The conversation went on, but all I could think of was how lonely my brother would’ve felt during the final moments of his life. I should’ve been there by his side then maybe I could’ve prevented his demise.
Why did I even study so much, for what purpose did I even work so hard if I couldn’t even protect the most important person in my life?
[will you blame me too, brother?]
[will you also curse my existence in this cruel world?]
[I don’t know anymore… My entire purpose in life was to protect you…]
I don’t know what to do… I don’t know where to go… I’m lost. The road I was following throughout my life darkened as the light guiding me faded away, leaving me alone in the darkness.
I felt so sorry for the family he left behind, his son looking worse than I am. I can only imagine the sight he had seen… the horror of watching your parents killed…
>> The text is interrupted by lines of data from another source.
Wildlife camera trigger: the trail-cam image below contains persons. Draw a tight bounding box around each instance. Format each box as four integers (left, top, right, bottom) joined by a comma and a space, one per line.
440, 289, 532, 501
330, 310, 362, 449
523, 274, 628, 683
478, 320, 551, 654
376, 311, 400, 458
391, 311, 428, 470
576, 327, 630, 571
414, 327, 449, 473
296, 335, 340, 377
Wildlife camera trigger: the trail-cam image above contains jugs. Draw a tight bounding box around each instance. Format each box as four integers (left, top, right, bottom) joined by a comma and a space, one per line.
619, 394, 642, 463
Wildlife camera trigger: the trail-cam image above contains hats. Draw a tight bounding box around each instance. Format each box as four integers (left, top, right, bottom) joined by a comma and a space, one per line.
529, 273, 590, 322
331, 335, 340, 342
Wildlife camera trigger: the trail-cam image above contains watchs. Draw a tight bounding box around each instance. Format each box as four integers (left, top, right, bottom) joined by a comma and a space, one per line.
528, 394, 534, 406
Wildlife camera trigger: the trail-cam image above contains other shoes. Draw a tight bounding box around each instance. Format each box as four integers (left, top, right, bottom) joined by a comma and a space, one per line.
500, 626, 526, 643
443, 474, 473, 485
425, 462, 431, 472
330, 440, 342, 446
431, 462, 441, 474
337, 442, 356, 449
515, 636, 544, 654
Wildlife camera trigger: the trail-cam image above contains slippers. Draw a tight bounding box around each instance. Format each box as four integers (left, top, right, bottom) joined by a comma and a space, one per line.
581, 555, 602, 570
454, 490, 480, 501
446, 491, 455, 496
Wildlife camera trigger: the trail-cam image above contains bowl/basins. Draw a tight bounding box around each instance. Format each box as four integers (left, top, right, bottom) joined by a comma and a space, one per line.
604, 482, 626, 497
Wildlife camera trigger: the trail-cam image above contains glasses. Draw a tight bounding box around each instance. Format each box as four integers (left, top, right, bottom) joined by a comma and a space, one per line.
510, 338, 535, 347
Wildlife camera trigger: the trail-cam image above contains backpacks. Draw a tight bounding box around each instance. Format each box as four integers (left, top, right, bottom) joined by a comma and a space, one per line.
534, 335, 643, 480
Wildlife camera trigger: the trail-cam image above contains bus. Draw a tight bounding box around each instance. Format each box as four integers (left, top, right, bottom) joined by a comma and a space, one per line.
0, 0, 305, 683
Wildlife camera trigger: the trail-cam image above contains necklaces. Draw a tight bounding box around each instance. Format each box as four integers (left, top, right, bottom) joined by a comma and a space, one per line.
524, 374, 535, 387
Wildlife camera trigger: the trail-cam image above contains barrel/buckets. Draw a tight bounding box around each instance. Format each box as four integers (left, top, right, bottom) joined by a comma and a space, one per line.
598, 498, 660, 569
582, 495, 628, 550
[I know what you feel brat…]
I caress the hair of Griffin’s son as he slept inside the worn-out wagon, it’s already night and both kids were fast asleep, his eyes were baggy, his body skinny, trembling slightly as he sleeps. He looked more vulnerable than my brother ever was…
[will you trust me to protect your son brother? I’ve failed you once before… but I will redeem myself… because I don’t know how to face you in heaven when I fail once again… I will protect your son even if it cost my life] I wrapped my arms around Sura, placing his tiny head on my chest. I thought to myself that what he needs now is the feeling of safety.
[This time… I will redeem myself. I will keep my promise. I swear.] The little ‘midget’ finally stopped trembling.